Saved entries:
(begin)
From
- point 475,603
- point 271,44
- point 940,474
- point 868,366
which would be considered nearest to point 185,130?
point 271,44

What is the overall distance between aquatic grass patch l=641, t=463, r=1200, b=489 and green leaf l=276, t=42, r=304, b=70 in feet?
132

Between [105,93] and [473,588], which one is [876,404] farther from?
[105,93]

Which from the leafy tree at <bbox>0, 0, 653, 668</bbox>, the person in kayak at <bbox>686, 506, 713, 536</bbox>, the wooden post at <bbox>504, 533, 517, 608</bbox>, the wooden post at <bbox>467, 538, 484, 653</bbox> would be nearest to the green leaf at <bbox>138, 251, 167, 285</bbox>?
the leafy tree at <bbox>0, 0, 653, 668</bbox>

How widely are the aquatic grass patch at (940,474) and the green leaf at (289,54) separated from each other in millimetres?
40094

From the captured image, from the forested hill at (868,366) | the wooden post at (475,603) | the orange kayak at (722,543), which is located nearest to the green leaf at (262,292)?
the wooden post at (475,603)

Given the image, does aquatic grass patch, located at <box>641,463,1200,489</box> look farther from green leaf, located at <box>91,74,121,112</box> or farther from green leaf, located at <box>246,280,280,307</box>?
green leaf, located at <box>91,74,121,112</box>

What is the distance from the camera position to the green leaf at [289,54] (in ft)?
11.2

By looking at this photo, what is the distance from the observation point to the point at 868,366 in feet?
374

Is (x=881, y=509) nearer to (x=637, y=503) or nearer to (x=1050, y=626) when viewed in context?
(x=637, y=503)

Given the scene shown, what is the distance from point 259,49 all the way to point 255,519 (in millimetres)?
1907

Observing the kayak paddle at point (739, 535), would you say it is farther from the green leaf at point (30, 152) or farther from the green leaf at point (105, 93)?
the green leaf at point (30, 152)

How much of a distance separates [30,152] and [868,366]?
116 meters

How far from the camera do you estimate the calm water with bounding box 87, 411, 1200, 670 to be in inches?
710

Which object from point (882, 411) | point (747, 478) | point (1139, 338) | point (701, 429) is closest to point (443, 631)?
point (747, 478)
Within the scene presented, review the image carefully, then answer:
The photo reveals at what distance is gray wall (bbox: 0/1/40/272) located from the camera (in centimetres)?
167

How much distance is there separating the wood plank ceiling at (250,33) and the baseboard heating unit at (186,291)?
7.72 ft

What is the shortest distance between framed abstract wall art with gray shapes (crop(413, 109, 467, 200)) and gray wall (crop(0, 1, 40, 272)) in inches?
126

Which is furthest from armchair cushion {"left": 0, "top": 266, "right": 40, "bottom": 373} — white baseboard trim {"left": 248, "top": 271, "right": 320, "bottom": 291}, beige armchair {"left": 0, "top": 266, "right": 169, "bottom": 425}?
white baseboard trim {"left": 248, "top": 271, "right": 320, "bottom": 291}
(end)
JOB:
Copy out, without any change, the lines of the records beginning with the line that contains "Which is furthest" and continuing through the end of the records.

RESPONSE:
Which is furthest from armchair cushion {"left": 0, "top": 266, "right": 40, "bottom": 373} — white baseboard trim {"left": 248, "top": 271, "right": 320, "bottom": 291}, beige armchair {"left": 0, "top": 266, "right": 169, "bottom": 425}?
white baseboard trim {"left": 248, "top": 271, "right": 320, "bottom": 291}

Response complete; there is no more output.